I had originally set this up as a Friday Five, but then remembered I had something else in mind for last Friday, so I save this one, knowing there would be an opportunity to use this eventually. Well, eventually is today….
Way back when I did my Two for Tuesday series on the British Invasion, I dedicated the second post to The Dave Clark Five. They were the second British Invasion to band to appear on Ed Sullivan’s show, after The Beatles, and their song “Glad All Over” succeeded “I Want To Hold Your Hand” as the #1 song on the British Pop Chart in January, 1964. They had a #1 in the US with “Over and Over” in December 1965.
They started as The Dave Clark Quintet, but since people were having trouble understanding what a “quintet” was, they renamed themselves The Dave Clark Five. The group consisted of Dave Clark on drums, Mike Smith on keyboards and lead vocals, Lenny Davidson on lead guitar, Rick Huxley on bass, and Denis Payton on saxophones, harmonica, and guitar. While it was customary for the drummer to sit on a platform behind the other instruments, Dave, being the bandleader, would often sit at stage floor level, with the other band members on a platform beside him. Other times, he would sit in the middle of the stage, with the rremaining members on either side.

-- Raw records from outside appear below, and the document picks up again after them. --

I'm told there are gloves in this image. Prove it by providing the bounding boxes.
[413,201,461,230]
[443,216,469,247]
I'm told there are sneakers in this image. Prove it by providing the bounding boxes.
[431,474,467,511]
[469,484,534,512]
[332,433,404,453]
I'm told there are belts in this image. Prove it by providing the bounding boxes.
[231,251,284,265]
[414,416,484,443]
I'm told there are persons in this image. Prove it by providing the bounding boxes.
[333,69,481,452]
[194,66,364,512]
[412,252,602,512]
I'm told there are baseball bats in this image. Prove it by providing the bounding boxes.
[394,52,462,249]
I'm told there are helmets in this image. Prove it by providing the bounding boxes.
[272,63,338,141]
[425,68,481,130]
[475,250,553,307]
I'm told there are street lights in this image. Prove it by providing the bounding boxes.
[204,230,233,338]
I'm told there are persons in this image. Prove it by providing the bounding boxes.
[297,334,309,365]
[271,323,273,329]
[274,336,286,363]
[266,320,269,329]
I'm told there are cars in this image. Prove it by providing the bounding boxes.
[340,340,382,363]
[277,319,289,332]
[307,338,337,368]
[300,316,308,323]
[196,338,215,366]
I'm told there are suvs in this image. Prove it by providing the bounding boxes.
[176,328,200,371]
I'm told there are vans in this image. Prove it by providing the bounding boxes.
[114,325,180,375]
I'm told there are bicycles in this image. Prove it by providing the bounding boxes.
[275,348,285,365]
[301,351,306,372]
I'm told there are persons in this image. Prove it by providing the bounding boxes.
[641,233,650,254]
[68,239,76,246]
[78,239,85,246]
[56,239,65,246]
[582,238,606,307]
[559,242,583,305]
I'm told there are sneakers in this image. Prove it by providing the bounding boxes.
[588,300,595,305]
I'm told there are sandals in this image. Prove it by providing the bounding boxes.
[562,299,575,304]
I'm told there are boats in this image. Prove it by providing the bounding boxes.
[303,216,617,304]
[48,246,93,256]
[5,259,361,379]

The tendency at the time was to present The Beatles and The DC5 as rivals, competing for the screams of American teenaged girls, but I think they were more complements to each other. The Beatles represented Liverpool and the Merseybeat Sound, from northern England, while The DC5 were (maybe the only) representatives of the “Tottenham sound,” from the northern suburbs of London. The Beatles were primarily a guitar group, while The DC5 were driven by keyboards and saxophone, the guitar and bass primarily background instruments. They were more different than they were similar.
While The Beatles have been remembered, Dave and the band have been largely forgotten, and that’s a shame. So, let’s play some Dave Clark Five today! The songs are from the days when pop songs consistently ran under three minutes and were sometimes played slightly faster than 45 RPM, so stations could brag they played more music per hour.
Glad All Over
Over And Over
You Got What It Takes
Anyway You Want It
Can’t You See That She’s Mine?
Unlike many bands from that period, the DC5 didn’t reunite after they split up in 1970. Dave stopped drumming two years later after damaging his hands in a tobogganing accident. He owns the rights to all the band’s music as well as the rights to Ready, Steady, Go!, a program similar to American Bandstand that ran on British television in the Sixties.
I hope you’ve enjoyed the music of The Dave Clark Five. There’s plenty on YouTube and streaming on the various services, so immerse yourself in the Tottenham sound. That’s Monday’s Music Moves Me for June 27, 2016.